The New York Times has a front page article on U.S. governmental efforts to support democracy via stealthy data networking in strive torn areas abroad.  See http://www.nytimes.com/2011/06/12/world/12internet.html.

So the good guys might have ways to get the message out when the bad guys erect fire walls, or disable incumbent networks.  What’s not to like about such empowering technologies?
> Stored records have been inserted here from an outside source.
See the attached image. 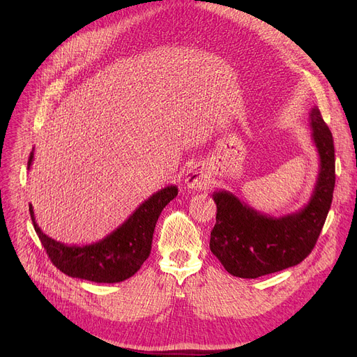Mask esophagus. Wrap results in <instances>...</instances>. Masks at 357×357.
I'll list each match as a JSON object with an SVG mask.
<instances>
[{
	"instance_id": "obj_1",
	"label": "esophagus",
	"mask_w": 357,
	"mask_h": 357,
	"mask_svg": "<svg viewBox=\"0 0 357 357\" xmlns=\"http://www.w3.org/2000/svg\"><path fill=\"white\" fill-rule=\"evenodd\" d=\"M208 183H210V178L199 166H191L185 174V185L188 186L190 190L199 191V190L207 188Z\"/></svg>"
}]
</instances>
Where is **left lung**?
Returning <instances> with one entry per match:
<instances>
[{"label":"left lung","mask_w":357,"mask_h":357,"mask_svg":"<svg viewBox=\"0 0 357 357\" xmlns=\"http://www.w3.org/2000/svg\"><path fill=\"white\" fill-rule=\"evenodd\" d=\"M311 137L320 156V171L310 201L282 217L260 213L229 191L213 194L217 204L210 249L229 273L255 279L295 266L311 253L331 207L335 183L331 131L318 107L310 111Z\"/></svg>","instance_id":"8db88e82"}]
</instances>
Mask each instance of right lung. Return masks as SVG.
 <instances>
[{"label":"right lung","instance_id":"1","mask_svg":"<svg viewBox=\"0 0 357 357\" xmlns=\"http://www.w3.org/2000/svg\"><path fill=\"white\" fill-rule=\"evenodd\" d=\"M34 159L31 150L27 167ZM178 195V186L171 185L142 202L120 227L104 238L84 246H68L46 236L37 226L31 204L29 205L34 230L49 255L52 264L70 278L97 284H117L133 276L152 250L156 221L166 205Z\"/></svg>","mask_w":357,"mask_h":357}]
</instances>
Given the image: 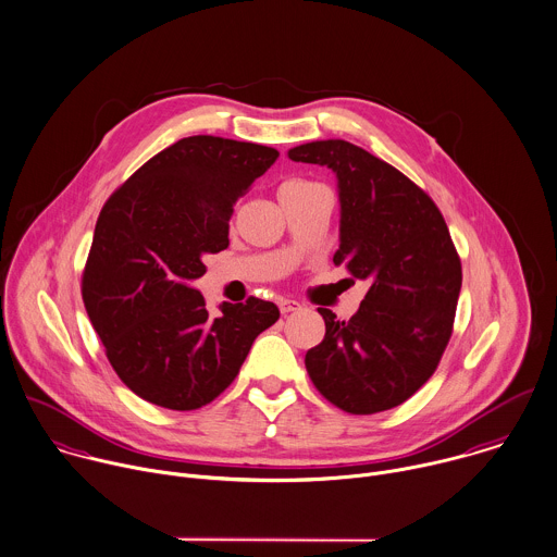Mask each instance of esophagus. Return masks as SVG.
<instances>
[{"label": "esophagus", "mask_w": 557, "mask_h": 557, "mask_svg": "<svg viewBox=\"0 0 557 557\" xmlns=\"http://www.w3.org/2000/svg\"><path fill=\"white\" fill-rule=\"evenodd\" d=\"M278 307H281V313H296L302 309L300 302H296V300H281Z\"/></svg>", "instance_id": "obj_1"}]
</instances>
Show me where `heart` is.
Masks as SVG:
<instances>
[{
    "instance_id": "1",
    "label": "heart",
    "mask_w": 557,
    "mask_h": 557,
    "mask_svg": "<svg viewBox=\"0 0 557 557\" xmlns=\"http://www.w3.org/2000/svg\"><path fill=\"white\" fill-rule=\"evenodd\" d=\"M302 184H307V182H287L285 186H302Z\"/></svg>"
}]
</instances>
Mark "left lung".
I'll list each match as a JSON object with an SVG mask.
<instances>
[{
    "mask_svg": "<svg viewBox=\"0 0 557 557\" xmlns=\"http://www.w3.org/2000/svg\"><path fill=\"white\" fill-rule=\"evenodd\" d=\"M289 160L337 175L342 244L333 261L370 283L348 322L318 309L326 335L305 357L309 377L350 414L395 408L436 371L454 331L462 265L445 218L406 175L346 140L300 145Z\"/></svg>",
    "mask_w": 557,
    "mask_h": 557,
    "instance_id": "left-lung-1",
    "label": "left lung"
}]
</instances>
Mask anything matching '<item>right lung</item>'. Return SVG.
<instances>
[{"label":"right lung","mask_w":557,"mask_h":557,"mask_svg":"<svg viewBox=\"0 0 557 557\" xmlns=\"http://www.w3.org/2000/svg\"><path fill=\"white\" fill-rule=\"evenodd\" d=\"M276 158L270 147L189 136L106 200L82 298L110 366L138 397L171 410L213 401L278 320V307L255 296L213 318L189 287L205 274L202 257L228 246L235 200Z\"/></svg>","instance_id":"add662e5"}]
</instances>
But the prospect of broadband in warring regions throughout the world got me thinking about broadband access in my home town, centrally located in the middle of nowhere—State College, PA, home of Penn State University.  Ironically those freedom loving patriots probably have better wireless access than I have.  Worse yet a certain incumbent carrier—threatened by the prospect of taxpayer underwritten, or tax favored municipal wireless networks—managed to convince the easily lobbied Pennsylvania legislature to grant it a right of first refusal on any wireless network with the exception of Philadelphia.  So whatever momentum might evolve to support citizen empowering wireless broadband has the cloud of litigation whether the right exists to even try to build a wireless network.

In Afghanistan and elsewhere shadow wireless networks pop up with U.S. governmental support.  But here in Pennsylvania a cloud of another sort frustrates wireless development thanks to an incumbent carrier claiming but not necessarily exercising “dibs” on wireless networking.  

1 comment:

Ben Cramer said...

Even better is when our Congress proposes a bill to give the government power to shut down the internet in the interests of national security... but when other countries (Iran, Egypt, Libya, Syria, etc. etc. etc.) do the same thing, our leaders condemn them as anti-democracy dictatorships.

Reminds me of how Kurds in Turkey are terrorists but Kurds in Iraq are freedom fighters.